The catalyst for Monday’s increases was the Trump administration extending a limited reprieve on U.S. technology sales to Huawei that will likely become a negotiating point between the world’s two largest economies, says Craig Fehr, Canadian markets strategist, Edward Jones.
“The markets are continuing to find some comfort in the idea that this is not a one-way path towards an outright trade war with the U.S. and China,” he said in an interview.
That’s on top of a partial delay in the application of 10 per cent tariffs on some Chinese imports until Dec. 15.
“I think that the markets are reading that as a sign that there is potentially some wiggle room for negotiations here and any positive news related to the trade front I think will show up in some optimism in the market and that appears to be the case today.”
The S&P/TSX composite index was up 154.26 points at 16,304.05.
In New York, the Dow Jones industrial average was up 249.78 points at 26,135.79. The S&P 500 index was up 34.97 points at 2,923.65, while the Nasdaq composite was up 106.82 points at 8,002.81.
Fehr said global central banks, including the Federal Reserve, are moving to lower interest rates.
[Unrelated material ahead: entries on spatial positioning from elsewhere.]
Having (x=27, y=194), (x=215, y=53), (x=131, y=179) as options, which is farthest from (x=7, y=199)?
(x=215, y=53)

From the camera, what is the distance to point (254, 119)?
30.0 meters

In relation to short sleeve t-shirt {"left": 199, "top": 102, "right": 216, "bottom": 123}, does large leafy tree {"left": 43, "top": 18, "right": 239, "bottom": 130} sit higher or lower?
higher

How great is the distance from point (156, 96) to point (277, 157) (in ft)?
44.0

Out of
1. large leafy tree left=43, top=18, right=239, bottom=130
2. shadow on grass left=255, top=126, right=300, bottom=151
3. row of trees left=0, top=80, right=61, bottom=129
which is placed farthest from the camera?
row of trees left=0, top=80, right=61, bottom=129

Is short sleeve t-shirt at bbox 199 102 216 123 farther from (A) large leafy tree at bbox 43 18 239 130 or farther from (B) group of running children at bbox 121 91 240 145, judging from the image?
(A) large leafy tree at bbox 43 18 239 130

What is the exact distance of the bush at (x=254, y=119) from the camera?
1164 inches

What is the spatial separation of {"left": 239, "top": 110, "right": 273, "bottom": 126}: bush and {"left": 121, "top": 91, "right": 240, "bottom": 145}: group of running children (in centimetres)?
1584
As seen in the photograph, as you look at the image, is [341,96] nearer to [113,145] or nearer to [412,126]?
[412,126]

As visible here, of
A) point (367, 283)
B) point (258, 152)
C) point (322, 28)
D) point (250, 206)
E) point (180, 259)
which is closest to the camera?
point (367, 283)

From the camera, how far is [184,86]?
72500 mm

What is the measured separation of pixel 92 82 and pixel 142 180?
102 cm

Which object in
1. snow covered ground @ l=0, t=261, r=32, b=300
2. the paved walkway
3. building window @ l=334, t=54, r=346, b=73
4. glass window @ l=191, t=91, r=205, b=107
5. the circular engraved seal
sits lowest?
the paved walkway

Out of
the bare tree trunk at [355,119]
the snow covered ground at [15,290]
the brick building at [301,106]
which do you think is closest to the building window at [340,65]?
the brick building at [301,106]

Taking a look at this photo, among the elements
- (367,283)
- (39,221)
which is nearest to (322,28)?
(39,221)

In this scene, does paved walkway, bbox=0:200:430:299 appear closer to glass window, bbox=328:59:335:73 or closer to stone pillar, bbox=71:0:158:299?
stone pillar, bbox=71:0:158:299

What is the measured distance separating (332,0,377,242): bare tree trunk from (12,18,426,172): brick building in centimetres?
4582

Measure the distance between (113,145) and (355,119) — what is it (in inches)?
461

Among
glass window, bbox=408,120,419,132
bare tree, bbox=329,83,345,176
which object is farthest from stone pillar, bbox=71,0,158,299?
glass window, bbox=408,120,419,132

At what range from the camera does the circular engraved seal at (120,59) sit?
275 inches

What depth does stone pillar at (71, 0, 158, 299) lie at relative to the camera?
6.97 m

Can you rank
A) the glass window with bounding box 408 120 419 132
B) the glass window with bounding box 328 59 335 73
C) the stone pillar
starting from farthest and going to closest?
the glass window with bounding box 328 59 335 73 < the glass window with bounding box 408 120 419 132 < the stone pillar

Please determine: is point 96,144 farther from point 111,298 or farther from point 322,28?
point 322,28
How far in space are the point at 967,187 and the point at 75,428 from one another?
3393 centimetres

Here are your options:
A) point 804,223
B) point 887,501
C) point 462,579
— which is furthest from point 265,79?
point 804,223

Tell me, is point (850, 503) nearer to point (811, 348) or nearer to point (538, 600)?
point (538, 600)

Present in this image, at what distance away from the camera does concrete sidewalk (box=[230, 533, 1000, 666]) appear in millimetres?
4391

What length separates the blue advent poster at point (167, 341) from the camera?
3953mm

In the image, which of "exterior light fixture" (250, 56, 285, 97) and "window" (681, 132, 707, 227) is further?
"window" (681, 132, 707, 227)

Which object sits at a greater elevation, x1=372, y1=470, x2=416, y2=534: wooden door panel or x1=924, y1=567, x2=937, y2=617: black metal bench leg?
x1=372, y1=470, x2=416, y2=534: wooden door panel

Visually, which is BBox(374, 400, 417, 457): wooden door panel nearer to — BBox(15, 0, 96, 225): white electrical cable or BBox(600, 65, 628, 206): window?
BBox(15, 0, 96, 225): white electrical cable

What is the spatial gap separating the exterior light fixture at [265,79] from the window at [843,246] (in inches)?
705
Fed chairman Jerome Powell will address expected further rate cuts at a meeting Friday in Jackson Hole, Wyo.
The European Central Bank and German policy-makers have also indicated willingness to institute aggressive monetary and fiscal stimulus to help the struggling German economy.
And in China, the central bank unveiled an interest-rate reform designed to lower borrowing costs.
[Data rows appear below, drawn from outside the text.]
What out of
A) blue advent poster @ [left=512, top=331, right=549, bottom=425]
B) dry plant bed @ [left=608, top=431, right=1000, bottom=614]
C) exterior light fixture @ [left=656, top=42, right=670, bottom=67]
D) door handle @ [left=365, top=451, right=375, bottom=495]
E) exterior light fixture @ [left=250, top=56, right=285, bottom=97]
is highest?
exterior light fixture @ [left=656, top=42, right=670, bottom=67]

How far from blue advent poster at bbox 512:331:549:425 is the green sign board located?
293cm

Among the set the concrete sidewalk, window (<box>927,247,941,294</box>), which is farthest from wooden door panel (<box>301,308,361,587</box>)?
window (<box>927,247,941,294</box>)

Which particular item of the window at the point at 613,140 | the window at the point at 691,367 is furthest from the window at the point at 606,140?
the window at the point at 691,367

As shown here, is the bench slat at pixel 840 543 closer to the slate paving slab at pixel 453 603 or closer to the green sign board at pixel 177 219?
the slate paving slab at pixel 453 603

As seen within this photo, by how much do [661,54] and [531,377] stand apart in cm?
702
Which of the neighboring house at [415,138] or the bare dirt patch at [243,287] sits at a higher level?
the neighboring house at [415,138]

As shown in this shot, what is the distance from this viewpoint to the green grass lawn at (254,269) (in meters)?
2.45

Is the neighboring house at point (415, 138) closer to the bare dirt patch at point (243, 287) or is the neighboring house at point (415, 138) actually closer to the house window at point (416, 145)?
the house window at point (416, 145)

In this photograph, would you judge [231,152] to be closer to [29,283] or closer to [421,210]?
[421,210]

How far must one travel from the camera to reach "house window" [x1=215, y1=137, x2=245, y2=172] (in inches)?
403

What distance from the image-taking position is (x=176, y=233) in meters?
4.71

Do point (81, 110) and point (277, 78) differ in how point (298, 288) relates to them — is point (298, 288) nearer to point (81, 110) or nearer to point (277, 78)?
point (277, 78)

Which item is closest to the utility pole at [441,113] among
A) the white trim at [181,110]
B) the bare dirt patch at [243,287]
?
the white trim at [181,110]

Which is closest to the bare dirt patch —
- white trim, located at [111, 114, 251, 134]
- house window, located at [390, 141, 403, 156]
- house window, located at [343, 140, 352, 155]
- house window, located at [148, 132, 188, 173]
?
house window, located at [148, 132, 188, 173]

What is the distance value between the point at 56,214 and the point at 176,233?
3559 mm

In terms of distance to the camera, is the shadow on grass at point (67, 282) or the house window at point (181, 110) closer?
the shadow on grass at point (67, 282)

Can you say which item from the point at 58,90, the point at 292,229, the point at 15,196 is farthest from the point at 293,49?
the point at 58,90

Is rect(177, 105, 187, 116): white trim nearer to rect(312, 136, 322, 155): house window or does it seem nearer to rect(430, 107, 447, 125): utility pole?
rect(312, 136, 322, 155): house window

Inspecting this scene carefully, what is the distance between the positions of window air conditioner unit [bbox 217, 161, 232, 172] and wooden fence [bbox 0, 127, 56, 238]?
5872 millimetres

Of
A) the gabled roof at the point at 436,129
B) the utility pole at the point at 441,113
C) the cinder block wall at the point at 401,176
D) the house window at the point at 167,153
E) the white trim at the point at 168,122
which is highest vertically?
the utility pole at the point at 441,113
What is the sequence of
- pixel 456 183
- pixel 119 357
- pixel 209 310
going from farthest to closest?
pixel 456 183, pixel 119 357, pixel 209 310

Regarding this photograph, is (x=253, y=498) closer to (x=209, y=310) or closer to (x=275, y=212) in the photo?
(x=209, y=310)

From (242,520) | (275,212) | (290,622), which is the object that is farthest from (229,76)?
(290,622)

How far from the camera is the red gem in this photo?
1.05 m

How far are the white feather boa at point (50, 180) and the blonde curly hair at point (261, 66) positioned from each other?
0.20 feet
“I wouldn’t expect that we’ve seen the last of policy actions, be it related to the currency in China or to try to stoke overall economic activity in a country and in a market that is certainly feeling the effects of the trade uncertainties.”
Health care was the lone sector of the TSX to fall as shares of several cannabis producers moved lower, including Canopy Growth Corp., down 4.3 per cent, and Aphria Inc., down 3.5 per cent.
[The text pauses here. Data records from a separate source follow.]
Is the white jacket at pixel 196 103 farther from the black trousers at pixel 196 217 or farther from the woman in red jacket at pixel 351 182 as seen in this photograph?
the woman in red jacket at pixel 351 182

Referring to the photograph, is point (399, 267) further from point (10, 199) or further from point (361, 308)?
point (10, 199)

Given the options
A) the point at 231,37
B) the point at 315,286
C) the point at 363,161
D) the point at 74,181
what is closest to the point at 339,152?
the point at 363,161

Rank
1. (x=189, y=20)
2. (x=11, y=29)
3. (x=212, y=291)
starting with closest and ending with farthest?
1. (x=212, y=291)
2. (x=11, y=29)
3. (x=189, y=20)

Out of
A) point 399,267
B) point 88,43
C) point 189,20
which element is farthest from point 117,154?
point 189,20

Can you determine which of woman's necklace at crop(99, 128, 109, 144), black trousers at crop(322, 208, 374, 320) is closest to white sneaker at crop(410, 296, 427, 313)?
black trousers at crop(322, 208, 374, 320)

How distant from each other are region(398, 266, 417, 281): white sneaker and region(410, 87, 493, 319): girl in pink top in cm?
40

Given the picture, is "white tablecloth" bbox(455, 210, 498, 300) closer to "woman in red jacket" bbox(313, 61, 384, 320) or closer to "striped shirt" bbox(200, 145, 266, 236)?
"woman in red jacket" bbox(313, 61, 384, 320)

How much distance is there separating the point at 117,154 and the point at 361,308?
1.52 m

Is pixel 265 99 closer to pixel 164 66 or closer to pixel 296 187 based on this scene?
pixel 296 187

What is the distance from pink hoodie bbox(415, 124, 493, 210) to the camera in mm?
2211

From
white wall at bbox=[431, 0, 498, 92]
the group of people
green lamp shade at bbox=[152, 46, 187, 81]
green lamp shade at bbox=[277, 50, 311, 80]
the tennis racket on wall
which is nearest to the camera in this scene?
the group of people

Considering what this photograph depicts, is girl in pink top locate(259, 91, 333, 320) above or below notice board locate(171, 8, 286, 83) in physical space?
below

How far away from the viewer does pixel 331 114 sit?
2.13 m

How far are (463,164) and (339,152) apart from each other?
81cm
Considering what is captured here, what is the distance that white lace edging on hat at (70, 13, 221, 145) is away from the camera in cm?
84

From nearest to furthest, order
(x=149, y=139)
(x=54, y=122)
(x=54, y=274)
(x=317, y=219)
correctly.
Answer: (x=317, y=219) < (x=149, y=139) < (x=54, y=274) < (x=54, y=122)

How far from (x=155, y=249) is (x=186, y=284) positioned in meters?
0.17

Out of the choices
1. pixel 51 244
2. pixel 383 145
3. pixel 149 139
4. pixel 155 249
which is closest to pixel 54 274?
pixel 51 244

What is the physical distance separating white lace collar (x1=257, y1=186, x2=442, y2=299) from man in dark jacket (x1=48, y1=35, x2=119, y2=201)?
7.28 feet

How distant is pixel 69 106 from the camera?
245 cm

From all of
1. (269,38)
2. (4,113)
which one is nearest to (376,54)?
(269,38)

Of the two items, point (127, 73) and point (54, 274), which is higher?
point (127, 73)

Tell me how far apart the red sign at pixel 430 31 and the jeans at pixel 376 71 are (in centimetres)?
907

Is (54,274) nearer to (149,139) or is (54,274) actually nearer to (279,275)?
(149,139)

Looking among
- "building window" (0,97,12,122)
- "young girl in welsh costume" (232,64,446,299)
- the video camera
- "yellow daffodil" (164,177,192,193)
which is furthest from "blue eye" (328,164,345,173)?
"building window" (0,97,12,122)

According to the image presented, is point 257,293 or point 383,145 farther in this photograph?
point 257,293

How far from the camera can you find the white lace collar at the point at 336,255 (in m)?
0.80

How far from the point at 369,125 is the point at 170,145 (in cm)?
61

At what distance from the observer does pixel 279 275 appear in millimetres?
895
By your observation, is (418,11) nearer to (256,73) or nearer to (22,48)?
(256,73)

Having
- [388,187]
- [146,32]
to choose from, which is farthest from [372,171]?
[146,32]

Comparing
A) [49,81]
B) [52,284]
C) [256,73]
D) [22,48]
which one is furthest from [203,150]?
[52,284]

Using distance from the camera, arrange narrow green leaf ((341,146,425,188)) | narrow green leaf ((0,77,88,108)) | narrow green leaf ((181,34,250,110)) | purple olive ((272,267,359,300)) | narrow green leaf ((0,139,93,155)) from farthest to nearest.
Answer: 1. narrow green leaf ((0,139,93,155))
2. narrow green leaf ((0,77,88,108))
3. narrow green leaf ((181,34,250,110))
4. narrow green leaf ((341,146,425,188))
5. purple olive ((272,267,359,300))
The energy sector gained 2.45 per cent to lead the sectors as higher crude prices supported a 5.9 per cent gain by Encana Corp. Husky Energy Inc. rose 5.13 per cent after an analyst suggested its low share price makes it a good time for the company to be taken private.
The October crude contract was up US$1.33 at US$56.14 per barrel and the September natural gas contract was up one cent at US$2.21 per mmBTU.
Crude prices rose on an improved global outlook along with heightened geopolitical risk following the weekend attack on a Saudi oil facility by Yemeni rebels.
After bond yields inverted last week to signal a potential recession, the 10-year yield curve has increased and pushed up the U.S. dollar. The Canadian dollar traded for an average of 75.20 cents US compared with an average of 75.27 cents US on Friday.
The December gold contract was down US$12 at US$1,511.60 an ounce and the September copper contract was up 0.65 of a cent at US$2.60 a pound.
Fehr said market volatility will remain after two days of gains helped to offset large losses to start last week.
“Certainly not a one way market to the downside but investors should probably prepare for more volatility because we’re not out of the woods yet.”